American Express Offers Some $300 to Close Credit Card Account
Feb 28th, 2009 | By Rob | Category: featured
Credit card companies have no doubt spent billions of dollars on advertising in order to get their credit card in a consumer’s wallet or purse. As a result, they have collected billions of dollars in payments from consumers on credit card balances and debt.
Surprisingly, one credit card company decided to return some of that money to its cardholders this week. Only this time, rather than cash back rebates, frequent flier miles, or a no interest balance transfer to increase their use of plastic, they did so to get them to stop reaching for their credit card of choice.
Select American Express credit card holders will receive $300 to pay off the remaining balance on their American Express card by April 30th and close their account. The offer for high risk borrowers required them to enroll by February 28th to be eligible for the money.
It’s the latest program from a credit card company to encourage debtors they deem a credit risk to pay down their debt. Citigroup at one point matched payments from select debtors to encourage them to decrease their debt and accept a lower credit limit. And I believe most banks have some form of a partial debt forgiveness program currently for customers who have fallen behind on their debt payments.
Offers such as the one by American Express and Citigroup are increasingly popular as banks fight to minimize the amount of credit they have extended to individuals who they believe may eventually need to file bankruptcy. Financial institutions have found that they aren’t recovering much on credit card debt through bankruptcy since credit card debt is unsecured and liabilities generally exceed the assets of those in bankruptcy by a wide margin. Because they are unlikely to recover much in bankruptcy, they are positioning themselves to get paid as much as they can prior to the bankruptcy filing.
The offer no doubt also resulted from the challenging credit conditions. Moody’s predicts that the credit card charge-off rate (that’s the percentage of credit card accounts where the debt is deemed uncollectible) could increase from its current high of 7.74% in January 2009 into double digit territory if the unemployment rate continues rising.
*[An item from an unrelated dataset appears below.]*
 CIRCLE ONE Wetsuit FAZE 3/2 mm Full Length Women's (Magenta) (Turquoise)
The January delinqueny rate on credit cards of 5.94% is at its highest level in 17 years. Moody’s says that the record high delinquency rate in January 1992 is likely to be passed in the coming months.
American Express, like other financial institutions, is facing a dropping stock price, difficulty raising capital or securitizing assets, pressure to cut its dividend, and reconsideration of the strength of its own credit by credit rating agency Moody’s.
The wisdom of accepting one of these offers if you receive one depends greatly on the terms. You should carefully consider the potential effect on your credit score, your cash position, and your overall credit before agreeing to pay down your credit card debt and close your account. Closing an old account and decreasing your overall available credit balance can decrease your credit score. Paying off less than you owe can also result in a negative notation on your credit report if reported by your creditor. And you may be giving up access to credit at a lower interest rate only to have to later add debt to a higher interest rate account because you have depleted your cash reserves to pay off the credit card. And if you can’t meet your end of the deal, you may not qualify for the payoff at the end. So consider wisely if the offer of debt forgiveness or payment incentive makes sense for you.